Multiple parameters control the selectivity of nuclear receptors for their response elements. Selectivity and promiscuity in response element recognition by retinoic acid receptors and retinoid X receptors.

作者信息

Mader S, Leroy P, Chen J Y, Chambon P

机构信息

Laboratoire de Génétique Moléculaire des Eucaryotes, Institut National de la Santé et de Recherche Médicale, Faculté de Médecine, Strasbourg, France.

出版信息

J Biol Chem. 1993 Jan 5;268(1):591-600.

PMID:8380169
Abstract

A number of nuclear receptors are capable of binding to specific DNA sequences known as response elements that correspond to two 5'-PuG(G/T)TCA motifs. We have systematically compared the selectivity of DNA sequence recognition by the estrogen receptor and the retinoic acid receptor (RAR) and retinoid X receptor (RXR), using a variety of synthetic oligonucleotides related to natural response elements. The importance of the spacing and relative orientation of the PuG(G/T)TCA motifs as well as the possible role of the flanking sequences were investigated for each receptor.

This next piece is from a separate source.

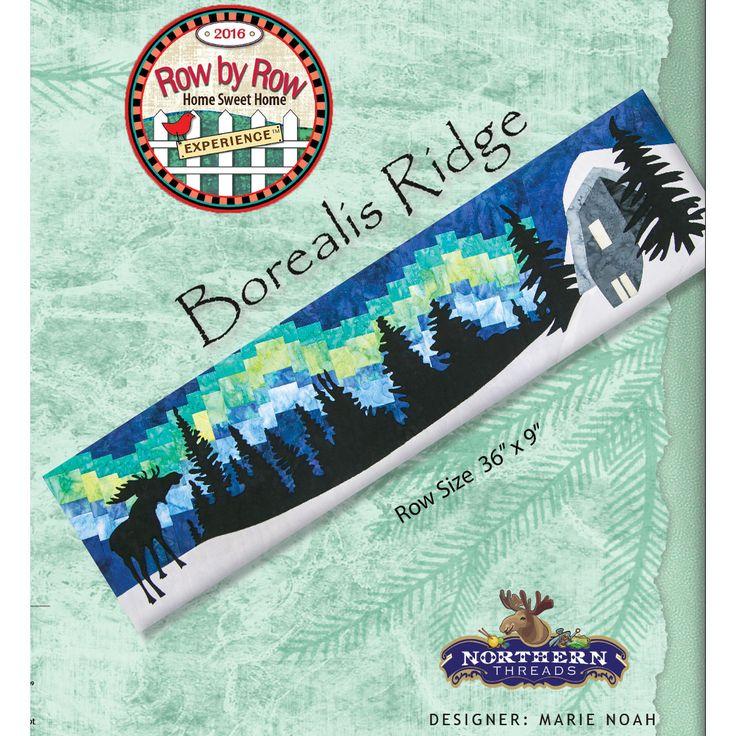 Row by Row 2016 Boralis Ridge Pattern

We find that the three receptors have different response element preferences and that their intrinsic DNA binding properties cannot be simply ascribed to spacing or orientation rules. For example, RARs bind with similar efficiencies to response elements containing directly repeated PuGTTCA motifs separated by 2, 3, 4, or 5 base pairs, and RXRs bind to response elements in which the directly repeated motifs are separated by 1, 2, and 5 base pairs. The actual sequence of the repeated motifs and the nature of their flanking bases appear to be important parameters in determining RAR and RXR binding efficiencies. The possibility that the binding specificity of nuclear receptors can be modified by interactions with other proteins, in particular other nuclear receptors, is discussed in relation to the patterns of transcriptional activation observed with either endogenous or transiently expressed receptors on chimeric promoters containing various response elements.

摘要

许多核受体能够结合特定的DNA序列,即与两个5'-PuG(G/T)TCA基序相对应的反应元件。我们使用了多种与天然反应元件相关的合成寡核苷酸,系统地比较了雌激素受体、视黄酸受体(RAR)和视黄醇X受体(RXR)对DNA序列识别的选择性。研究了每个受体中PuG(G/T)TCA基序的间距和相对取向的重要性以及侧翼序列的可能作用。我们发现这三种受体具有不同的反应元件偏好,并且它们的内在DNA结合特性不能简单地归因于间距或取向规则。例如,RAR以相似的效率与包含由2、3、4或5个碱基对隔开的直接重复PuGTTCA基序的反应元件结合,而RXR与其中直接重复基序由1、2和5个碱基对隔开的反应元件结合。重复基序的实际序列及其侧翼碱基的性质似乎是决定RAR和RXR结合效率的重要参数。结合包含各种反应元件的嵌合启动子上内源性或瞬时表达的受体所观察到的转录激活模式,讨论了核受体的结合特异性可通过与其他蛋白质,特别是其他核受体相互作用而改变的可能性。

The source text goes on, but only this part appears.